------ Information given ------

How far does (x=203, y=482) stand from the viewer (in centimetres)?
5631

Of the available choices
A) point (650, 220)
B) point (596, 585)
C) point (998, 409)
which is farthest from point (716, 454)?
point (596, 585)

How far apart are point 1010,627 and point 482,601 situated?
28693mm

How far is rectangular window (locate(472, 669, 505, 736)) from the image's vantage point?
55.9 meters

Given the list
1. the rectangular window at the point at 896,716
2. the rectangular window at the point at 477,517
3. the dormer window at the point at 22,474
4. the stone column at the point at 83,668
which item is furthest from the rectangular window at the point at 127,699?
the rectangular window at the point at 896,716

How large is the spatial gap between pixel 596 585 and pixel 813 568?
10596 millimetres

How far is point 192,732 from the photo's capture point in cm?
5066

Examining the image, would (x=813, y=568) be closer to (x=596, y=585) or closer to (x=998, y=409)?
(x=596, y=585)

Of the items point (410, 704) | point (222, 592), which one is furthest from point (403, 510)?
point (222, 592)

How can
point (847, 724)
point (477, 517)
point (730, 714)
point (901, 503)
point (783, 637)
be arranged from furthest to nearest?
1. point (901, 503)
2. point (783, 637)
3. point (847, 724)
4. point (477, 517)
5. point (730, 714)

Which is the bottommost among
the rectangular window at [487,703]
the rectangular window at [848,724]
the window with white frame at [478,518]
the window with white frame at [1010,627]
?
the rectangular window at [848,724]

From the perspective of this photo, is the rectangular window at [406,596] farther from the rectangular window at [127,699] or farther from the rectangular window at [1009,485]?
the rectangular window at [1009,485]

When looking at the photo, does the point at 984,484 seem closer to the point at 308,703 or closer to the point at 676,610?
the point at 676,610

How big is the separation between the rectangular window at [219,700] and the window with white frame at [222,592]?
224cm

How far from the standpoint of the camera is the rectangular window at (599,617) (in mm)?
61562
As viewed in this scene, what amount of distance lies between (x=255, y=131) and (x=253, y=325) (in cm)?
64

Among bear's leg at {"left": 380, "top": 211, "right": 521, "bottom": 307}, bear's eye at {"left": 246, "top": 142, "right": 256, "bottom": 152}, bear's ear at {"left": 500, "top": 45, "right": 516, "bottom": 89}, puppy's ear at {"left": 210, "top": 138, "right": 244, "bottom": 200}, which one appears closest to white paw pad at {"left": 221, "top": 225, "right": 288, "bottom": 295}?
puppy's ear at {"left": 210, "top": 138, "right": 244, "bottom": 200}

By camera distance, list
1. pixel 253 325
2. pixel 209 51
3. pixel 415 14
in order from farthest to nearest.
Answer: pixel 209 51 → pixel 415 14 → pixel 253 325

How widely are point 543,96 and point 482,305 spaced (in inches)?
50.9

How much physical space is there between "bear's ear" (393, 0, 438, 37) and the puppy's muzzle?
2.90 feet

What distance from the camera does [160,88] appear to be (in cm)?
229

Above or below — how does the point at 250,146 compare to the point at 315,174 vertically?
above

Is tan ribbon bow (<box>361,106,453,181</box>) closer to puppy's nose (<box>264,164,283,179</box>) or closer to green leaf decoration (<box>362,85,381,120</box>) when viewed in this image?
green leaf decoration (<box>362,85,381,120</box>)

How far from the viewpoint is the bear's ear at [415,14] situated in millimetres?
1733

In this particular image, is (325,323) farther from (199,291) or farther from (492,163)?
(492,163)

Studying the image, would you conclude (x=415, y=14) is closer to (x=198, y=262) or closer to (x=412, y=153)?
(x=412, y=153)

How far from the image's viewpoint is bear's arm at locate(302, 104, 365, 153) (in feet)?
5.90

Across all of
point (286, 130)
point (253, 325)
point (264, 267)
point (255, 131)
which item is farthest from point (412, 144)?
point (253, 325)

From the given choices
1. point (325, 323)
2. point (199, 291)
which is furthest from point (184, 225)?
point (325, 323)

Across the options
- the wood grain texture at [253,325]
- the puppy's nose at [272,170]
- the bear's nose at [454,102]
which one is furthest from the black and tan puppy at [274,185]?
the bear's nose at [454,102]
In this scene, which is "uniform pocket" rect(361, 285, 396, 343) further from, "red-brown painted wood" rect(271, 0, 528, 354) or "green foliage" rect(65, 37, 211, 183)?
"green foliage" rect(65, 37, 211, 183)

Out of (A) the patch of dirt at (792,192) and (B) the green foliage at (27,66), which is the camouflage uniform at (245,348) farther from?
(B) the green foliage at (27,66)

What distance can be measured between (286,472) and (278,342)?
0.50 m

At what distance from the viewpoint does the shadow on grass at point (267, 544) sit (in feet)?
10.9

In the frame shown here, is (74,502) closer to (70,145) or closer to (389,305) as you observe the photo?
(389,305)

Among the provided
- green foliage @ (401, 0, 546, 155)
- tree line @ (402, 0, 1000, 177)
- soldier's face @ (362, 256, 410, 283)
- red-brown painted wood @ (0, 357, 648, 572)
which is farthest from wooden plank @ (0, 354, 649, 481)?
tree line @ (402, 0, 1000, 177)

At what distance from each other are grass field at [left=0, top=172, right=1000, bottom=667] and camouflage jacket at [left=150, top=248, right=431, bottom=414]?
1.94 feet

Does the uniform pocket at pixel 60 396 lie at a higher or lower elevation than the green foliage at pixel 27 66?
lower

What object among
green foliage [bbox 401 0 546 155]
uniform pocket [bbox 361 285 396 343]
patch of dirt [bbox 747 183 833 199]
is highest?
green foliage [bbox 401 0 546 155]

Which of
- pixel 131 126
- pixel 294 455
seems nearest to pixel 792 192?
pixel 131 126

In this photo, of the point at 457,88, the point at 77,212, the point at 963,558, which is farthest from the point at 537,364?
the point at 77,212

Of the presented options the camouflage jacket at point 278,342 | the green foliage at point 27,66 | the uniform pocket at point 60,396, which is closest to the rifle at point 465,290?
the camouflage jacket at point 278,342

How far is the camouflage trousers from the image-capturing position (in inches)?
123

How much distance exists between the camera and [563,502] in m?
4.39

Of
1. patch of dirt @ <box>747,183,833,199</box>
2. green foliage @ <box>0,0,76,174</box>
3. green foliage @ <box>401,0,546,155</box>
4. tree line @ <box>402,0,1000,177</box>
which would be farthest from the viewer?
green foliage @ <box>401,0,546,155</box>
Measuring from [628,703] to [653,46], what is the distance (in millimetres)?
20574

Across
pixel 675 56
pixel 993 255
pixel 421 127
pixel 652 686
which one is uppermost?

------

Revise the rows from the first one through the line containing "55.9 meters", replacing "vantage point" with "viewpoint" and leaving everything else untouched.

How far does (x=203, y=482) stand from the viewer (in centimetres)?
5631

Of the available choices
A) point (650, 220)
B) point (596, 585)
C) point (998, 409)
which is farthest from point (716, 454)?
point (596, 585)

How far apart are point 1010,627 and point 482,601 situated?
28693mm

How far is rectangular window (locate(472, 669, 505, 736)) from the image's viewpoint?
55.9 meters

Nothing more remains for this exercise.